**TEXT PASSAGE**
--------------------

The primary purposes of a constitution are to establish a government, define or limit its powers and divide those powers among its parts. . . . State constitutions . . . typically establish governments of general powers, which possess all powers not. denied by the state constitution. . . . Our state constitution functions this way and restrains these general powers by a Declaration of Rights [Article I]. (Citations omitted.)

The Supreme Court noted that the provision found in Article I, section 25 has, without material change, been a part of the Pennsylvania Constitution since 1776 and that it acts to “limit our state governments general power.” Id. at 30, 515 A.2d at 1335.

We conclude that the effect of Article I, section 25 is not to raise Article I to a superior position over the remainder of the Pennsylvania Constitution. Rather, its effect is to prohibit the government, defined by the remainder of the Constitution, from acting in any manner to limit or restrain those rights set forth in Article I. This concept has been aptly described as follows:

[A] declaration of rights as we have called it in Pennsylvania, is a designation of the recognized inherent private rights of an individual which are protected against infringement by government. The declarations are prohibitions and restrictions of the powers of officials which they must accept and follow. When the people, *632through their frame- of government, gave power to the General Assembly, officials and agencies of government, they reserved from those powers the designated rights of the individual. A right ... is reserved by all people only in the sense that it is reserved by each person. ‘All’ the people, except by constitutional amendment, cannot deny one person of any of these rights. They cannot do it through their officials, their legislators, or by direct action such as initiative or referendum.

--------------------

**DATA SECTION**

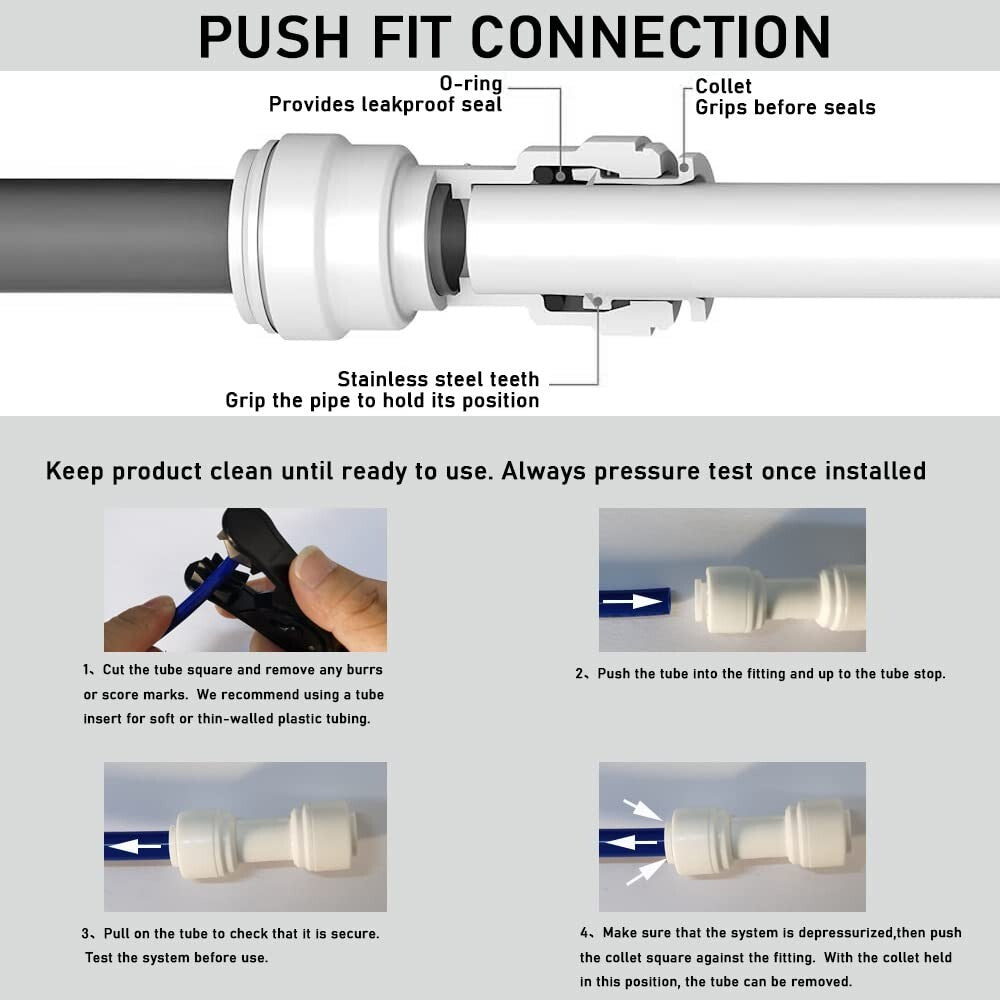 PUSH FIT CONNECTION

O-ring
Provides leakproof seal

Collet
Grips before seals

Stainless steel teeth
Grip the pipe to hold its position

Keep product clean until ready to use. Always pressure test once installed

1、Cut the tube square and remove any burrs or score marks. We recommend using a tube insert for soft or thin-walled plastic tubing.

2、Push the tube into the fitting and up to the tube stop.

3、Pull on the tube to check that it is secure. Test the system before use.

4、Make sure that the system is depressurized,then push the collet square against the fitting. With the collet held in this position, the tube can be removed.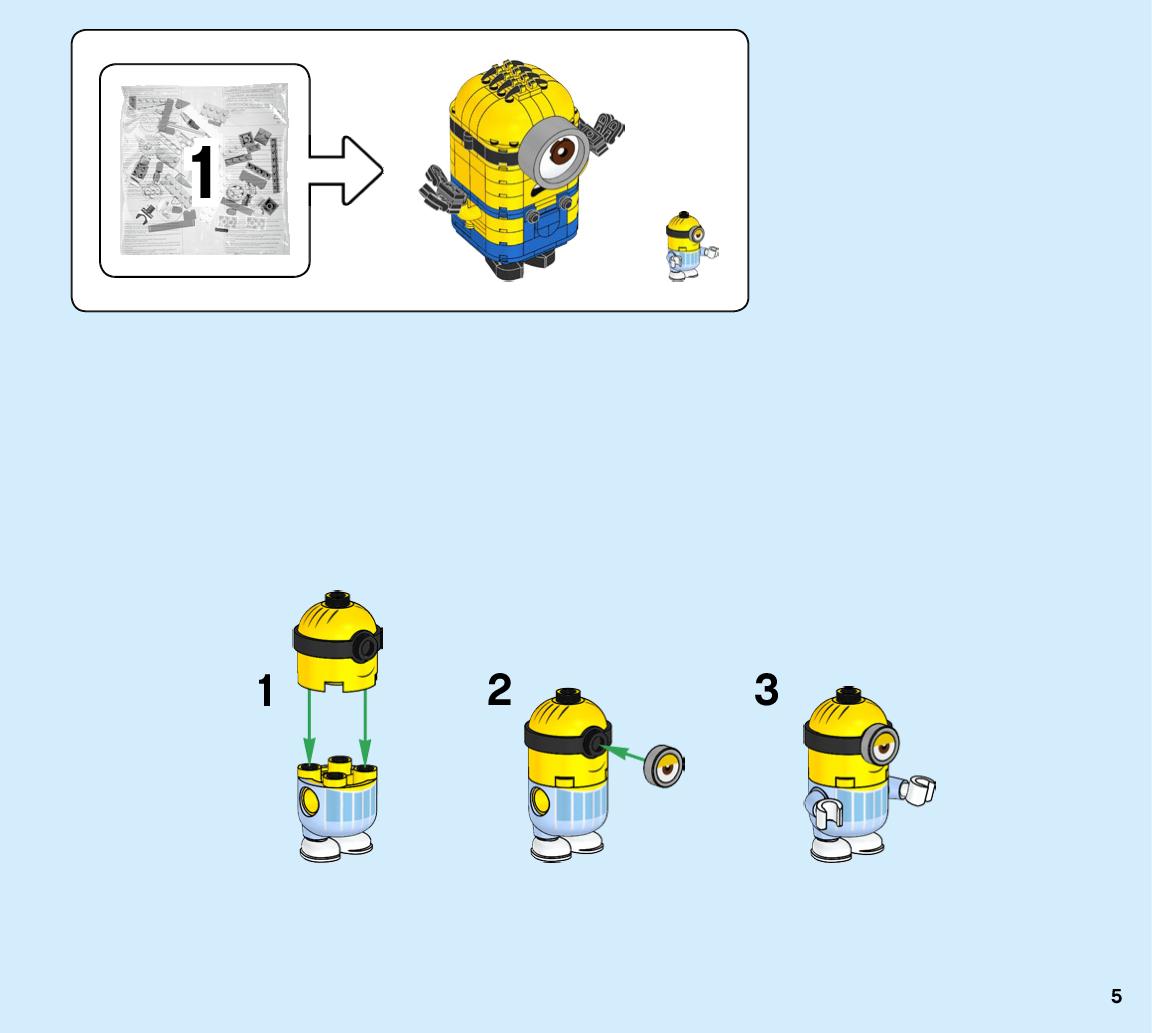 1

1

2

3

5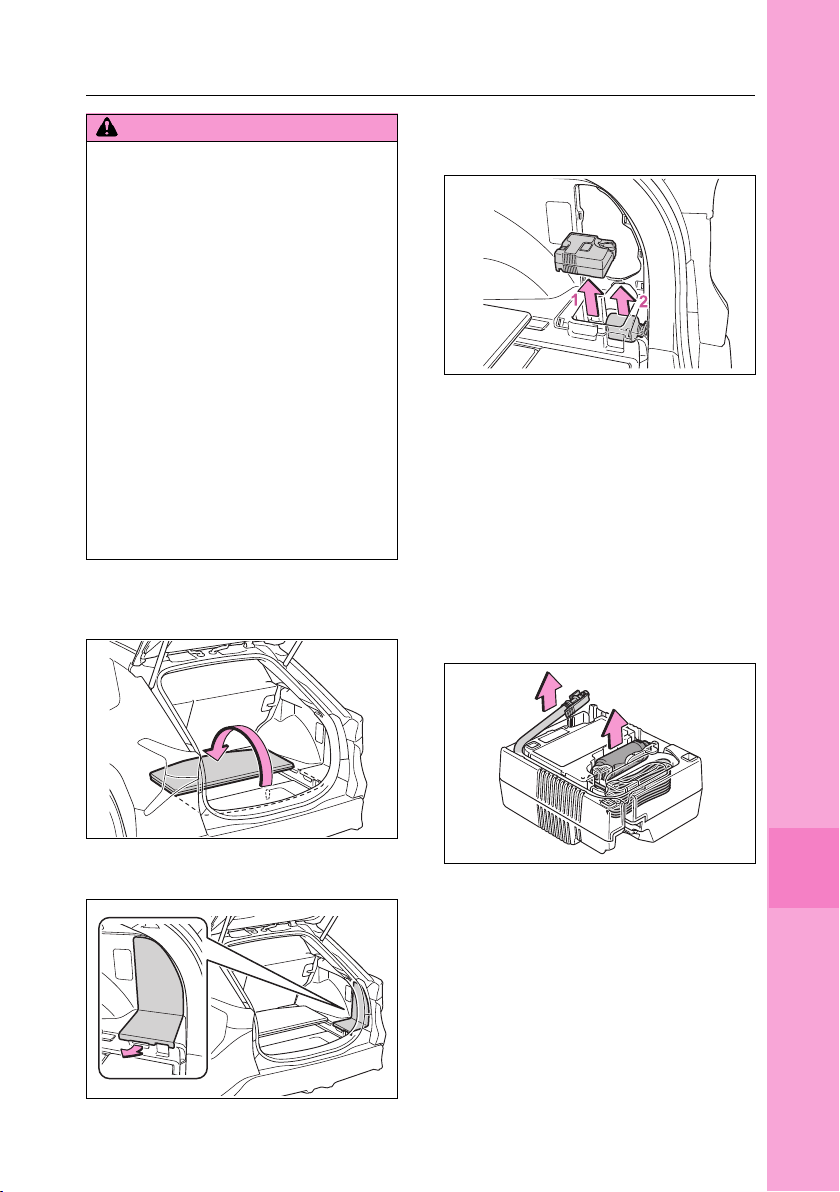 1

2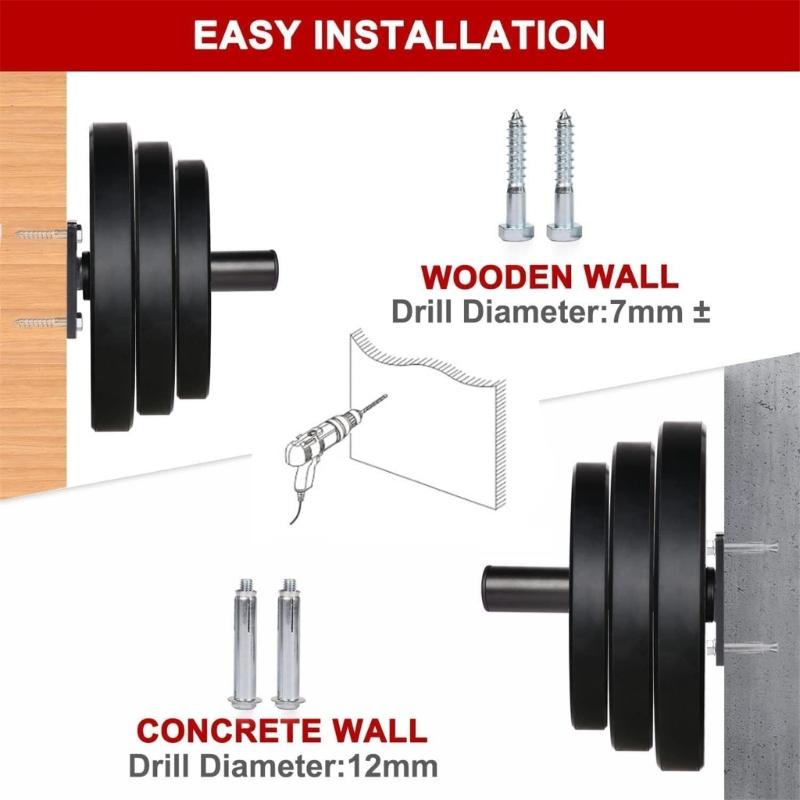 EASY INSTALLATION

WOODEN WALL
Drill Diameter:7mm ±

CONCRETE WALL
Drill Diameter:12mm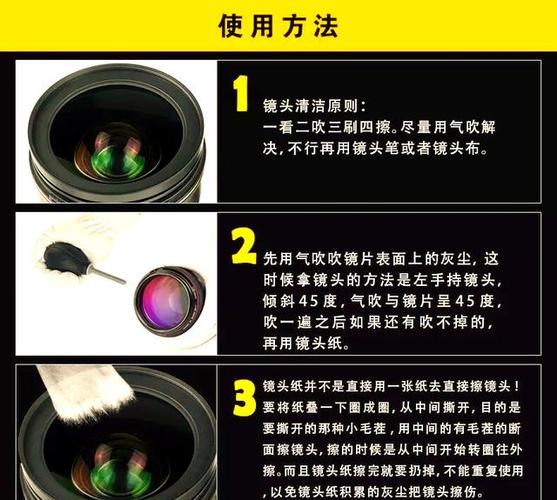 使用方法

1
镜头清洁原则：
一看二吹三刷四擦。尽量用气吹解决，不行再用镜头笔或者镜头布。

2
先用气吹吹镜片表面上的灰尘，这时候拿镜头的方法是左手持镜头，倾斜45度，气吹与镜片呈45度，吹一遍之后如果还有吹不掉的，再用镜头纸。

3
镜头纸并不是直接用一张纸去直接擦镜头！要将纸叠一下圈成圈，从中间撕开，目的是要撕开的那种小毛茬，用中间的有毛茬的断面擦镜头，擦的时候是从中间开始转圈往外擦。而且镜头纸擦完就要扔掉，不能重复使用，以免镜头纸积累的灰尘把镜头擦伤。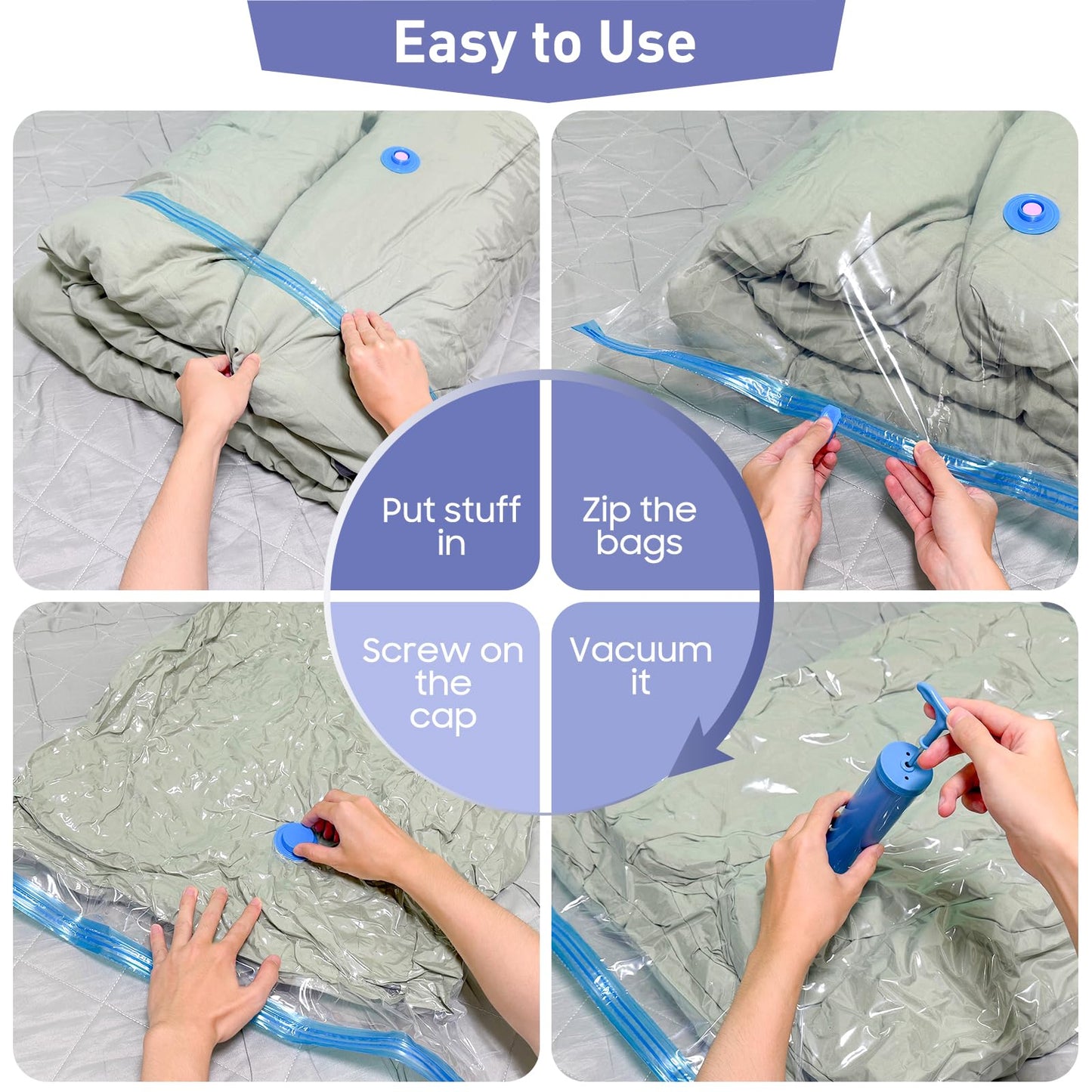 Easy to Use

Put stuff in

Zip the bags

Screw on the cap

Vacuum it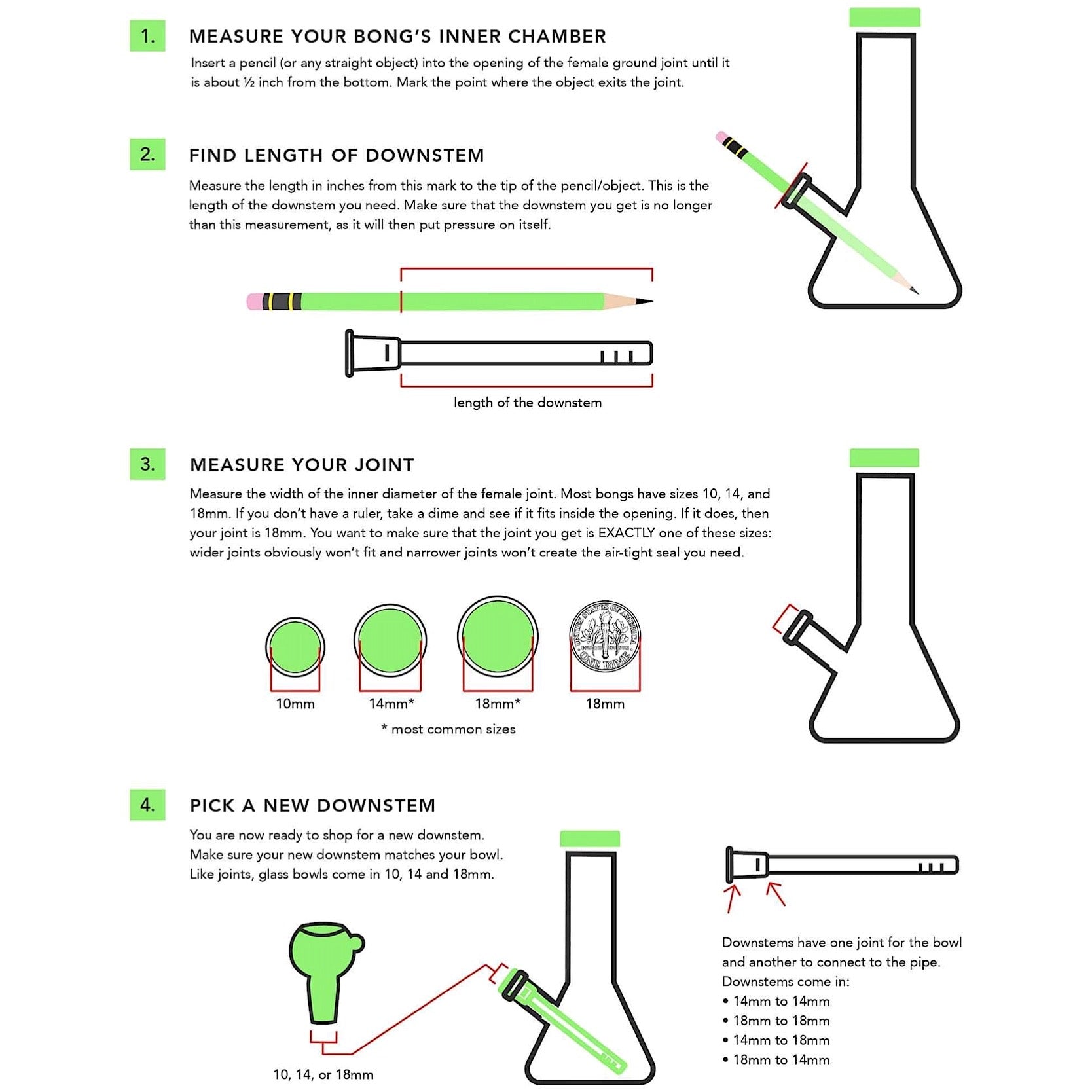 1. MEASURE YOUR BONG'S INNER CHAMBER

Insert a pencil (or any straight object) into the opening of the female ground joint until it is about ½ inch from the bottom. Mark the point where the object exits the joint.

2. FIND LENGTH OF DOWNSTEM

Measure the length in inches from this mark to the tip of the pencil/object. This is the length of the downstem you need. Make sure that the downstem you get is no longer than this measurement, as it will then put pressure on itself.

length of the downstem

3. MEASURE YOUR JOINT

Measure the width of the inner diameter of the female joint. Most bongs have sizes 10, 14, and 18mm. If you don't have a ruler, take a dime and see if it fits inside the opening. If it does, then your joint is 18mm. You want to make sure that the joint you get is EXACTLY one of these sizes: wider joints obviously won't fit and narrower joints won't create the air-tight seal you need.

UNITED STATES OF AMERICA ONE DIME

10mm 14mm* 18mm* 18mm

* most common sizes

4. PICK A NEW DOWNSTEM

You are now ready to shop for a new downstem. Make sure your new downstem matches your bowl. Like joints, glass bowls come in 10, 14 and 18mm.

10, 14, or 18mm

Downstems have one joint for the bowl and another to connect to the pipe.
Downstems come in:
• 14mm to 14mm
• 18mm to 18mm
• 14mm to 18mm
• 18mm to 14mm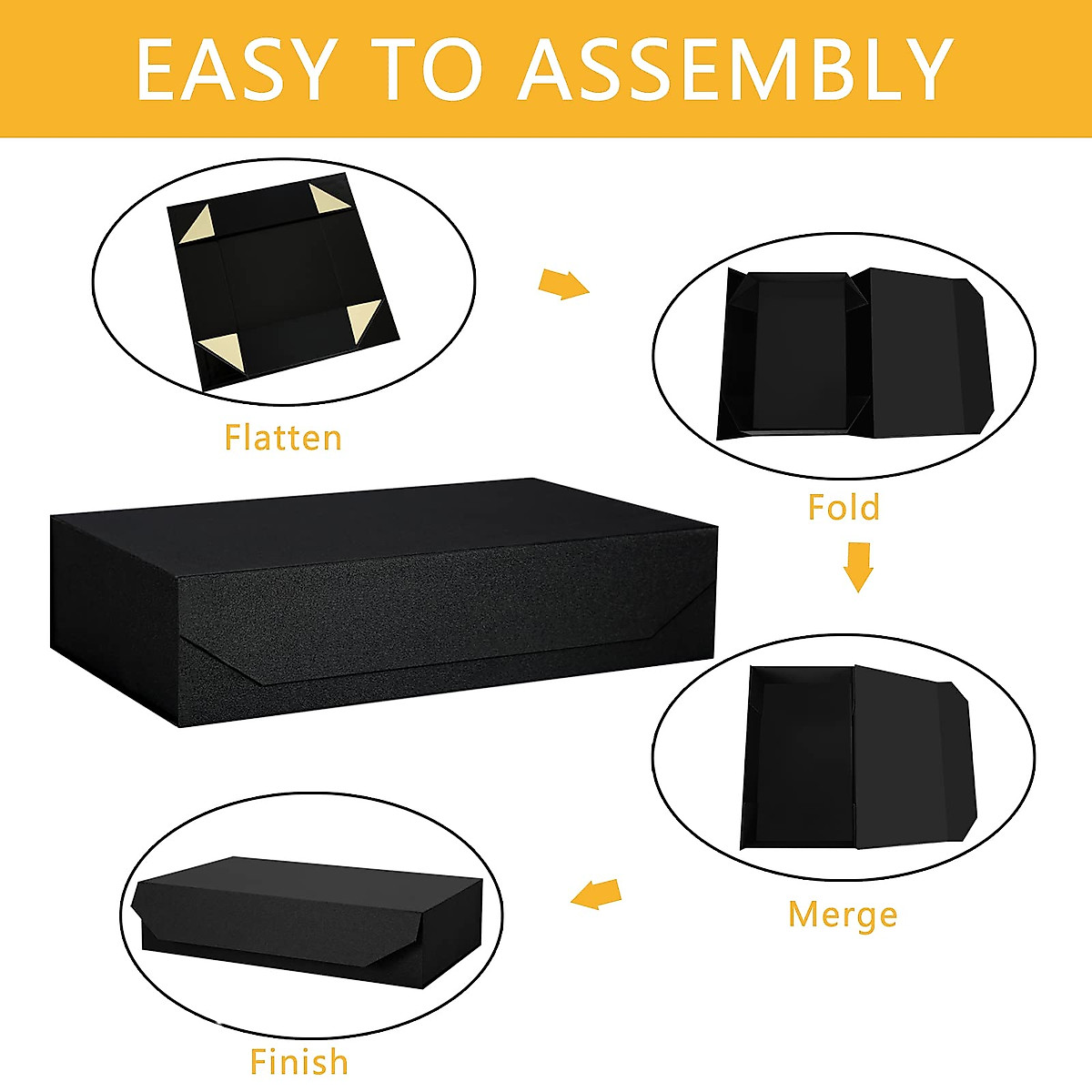 EASY TO ASSEMBLY

Flatten

Fold

Merge

Finish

--------------------

**EXERCISE INSTRUCTIONS**
A. Return the passage on Pennsylvania's Declaration of Rights word for word, starting at "The primary purposes" and ending at "A.2d at 1335.".
B. In the passage on Pennsylvania's Declaration of Rights, since what year has the provision in Article I, section 25 been part of the Pennsylvania Constitution?
C. Continue the passage on Pennsylvania's Declaration of Rights from where it stops.

**ANSWERS GIVEN**
A.
The primary purposes of a constitution are to establish a government, define or limit its powers and divide those powers among its parts. . . . State constitutions . . . typically establish governments of general powers, which possess all powers not. denied by the state constitution. . . . Our state constitution functions this way and restrains these general powers by a Declaration of Rights [Article I]. (Citations omitted.)

The Supreme Court noted that the provision found in Article I, section 25 has, without material change, been a part of the Pennsylvania Constitution since 1776 and that it acts to “limit our state governments general power.” Id. at 30, 515 A.2d at 1335.

B. Since 1776.

C.
Woodside, Pennsylvania Constitutional Law 113 (1985). Article I has never been used to invalidate another provision of the Pennsylvania Constitution. We now hold that one part of the Pennsylvania Constitution may not be used to challenge the constitutionality of another part of that same constitution. Therefore, the constitutional challenges to Article V, section 16(b) based on article I, sections 1 and 26 do not state a cause of action upon which relief can be granted.

II. ADEA

Section 4(a)(1) of ADEA, 29 U.S.C. §623(a)(l), states, in pertinent part, that “[i]t shall be unlawful for an employer to . . . discharge any individual or otherwise to discriminate against any individual . . . because of such individuals age.” Section 12(a), 29 U.S.C. §631 (a), states that the prohibitions in ADEA are “limited to individuals who are at least 40 years of age.”10 The Commonwealth contends that Intervenors cannot state a *633cause of action based on ADEA because section 11(f), 29 U.S.C. §630(f), excludes elected judges from the protection against age discrimination in ADEA.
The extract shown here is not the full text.